License: MIT License

Ruby 2.50% Swift 96.70% Objective-C 0.80%

keyboardkit's Introduction

Current Version Build Status MIT License Twitter: @danielsaidi

Welcome to KeyboardKit - a Swift library that helps you create custom keyboard extensions for iOS. It supports a wide range of keyboard actions, which lets you create keyboards with text inputs, emojis, system actions and custom images.

Installation

CocoaPods

Add this to your Podfile, run pod install then remember to use the generated workspace afterwards:

pod 'KeyboardKit'

Carthage

Add this to your Cartfile, run carthage update then add the framework to the app from Carthage/Build:

github "danielsaidi/KeyboardKit"

Manual installation

To add KeyboardKit to your app without using Carthage or CocoaPods, clone this repository and place it anywhere within your project folder. After that, add the KeyboardKit.xcodeproj project to your project, select your app target then add the KeyboardKit framework as an embedded binary (under General) and a target dependency (under Build Phases).

Features

Keyboard actions

KeyboardKit comes with the following keyboard actions:

  • none- used as empty placeholders
  • backspace - sends a backspace to the text proxy
  • character - a plain text character, system emoji or symbol
  • image - custom images with a description, keyboard image and original image
  • newLine - inserts a new line into the text proxy
  • nextKeyboard - changes keyboard on tap and show the picker on long press
  • shift - can be used to change the char casing of a keyboard
  • space - inserts an empty space into the text proxy

KeyboardKit will handle all actions except image automatically with optional overrides, if you want to customize the handling of one or several actions.

UIInputViewController subclasses

KeyboardKit lets you create custom keyboard extensions in seveal ways, instead of inheriting UIInputViewController:

  • Inherit KeyboardInputViewController and use xibs
  • Inherit KeyboardInputViewController and use the Keyboard class
  • Inherit GridKeyboardInputViewController to create a grid-based keyboard
  • Inherit CollectionKeyboardInputViewController to create a collection-based keyboard

The GridKeyboardInputViewController option is currently most powerful, but the other options will give you basic functionality as well.

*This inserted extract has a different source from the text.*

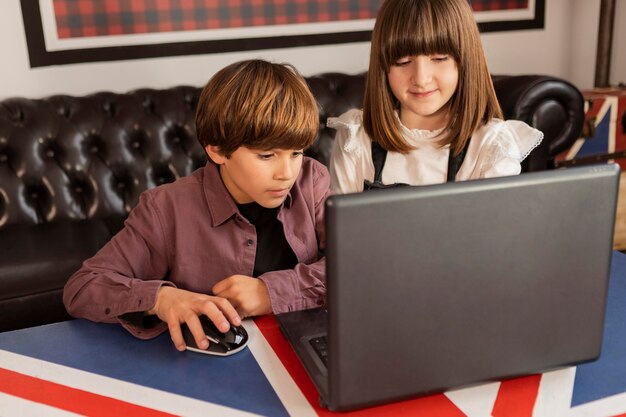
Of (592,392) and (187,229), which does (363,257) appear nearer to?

When you have your input view controller all setup, you just have to handle taps and long presses by overriding handleTap(on:) and handleLongPress(on:). Most options will be automatically handled (with optional overrides), but images must be manually handled, since there's no way to handle images natively in input vcs.

KeyboardKit also provides you with a setHeight function, that lets you set a custom height to your keyboard extension.

xib-based keyboards

When you use xibs, inherit KeyboardInputViewController instead of the system UIInputViewController class. Then, you can just bind the buttons in your xib to the desired keyboard actions.

Keyboard-based keyboards

When you use the Keyboard class, inherit KeyboardInputViewController instead of the system UIInputViewController class. Then, you must layout your keyboard manually with code. This is the least powerful option, but I will not judge.

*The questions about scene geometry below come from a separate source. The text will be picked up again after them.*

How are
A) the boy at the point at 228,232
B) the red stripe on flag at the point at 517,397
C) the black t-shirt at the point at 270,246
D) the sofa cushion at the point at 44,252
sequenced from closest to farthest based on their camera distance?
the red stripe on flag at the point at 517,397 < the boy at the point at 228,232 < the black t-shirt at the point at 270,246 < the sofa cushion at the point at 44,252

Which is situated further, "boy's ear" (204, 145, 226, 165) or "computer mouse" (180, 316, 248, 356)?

GridKeyboardInputViewController-based keyboards

If you inherit GridKeyboardInputViewController, you will get a collection view that distributes the actions in an even-sized grid. It will automatically enable horizontal scrolling and display a page control if there are more buttons than fits the screen. It also lets you setup left and right system buttons, which are displayed below the collection view.

You setup a GridKeyboardInputViewController by providing it with a keyboard, a height (excluding a possible system row), how may button rows to display on each page, and how many buttons to have on each row. This setup can be changed at any time, e.g. when the device is rotated.

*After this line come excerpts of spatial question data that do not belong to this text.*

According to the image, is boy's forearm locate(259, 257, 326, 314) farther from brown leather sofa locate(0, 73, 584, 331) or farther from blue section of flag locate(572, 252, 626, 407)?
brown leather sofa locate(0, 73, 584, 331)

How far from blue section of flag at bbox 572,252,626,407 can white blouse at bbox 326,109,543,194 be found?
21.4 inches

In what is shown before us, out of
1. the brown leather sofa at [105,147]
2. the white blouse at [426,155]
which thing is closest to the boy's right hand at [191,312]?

GridKeyboardInputViewController will automatically display a system button row below the keyboard, if any of these criterias are met:

  • leftSystemButtons contains at least one button
  • rightSystemButtons contains at least one button
  • there are more keyboard actions than fits one screen (displays a page control)
  • the device does not display a system keyboard switcher (which iPhone X does)

The system button area height is added to the total height. By default, it is as tall as the keyboard item size.

Need more features?

So far, GridKeyboardInputViewController is the only class I use in my own apps, which means that it has much functionality that the others lack. This means that you get much for free when you inherit it, but it also forces you to go with the grid layout, which may not be for everyone.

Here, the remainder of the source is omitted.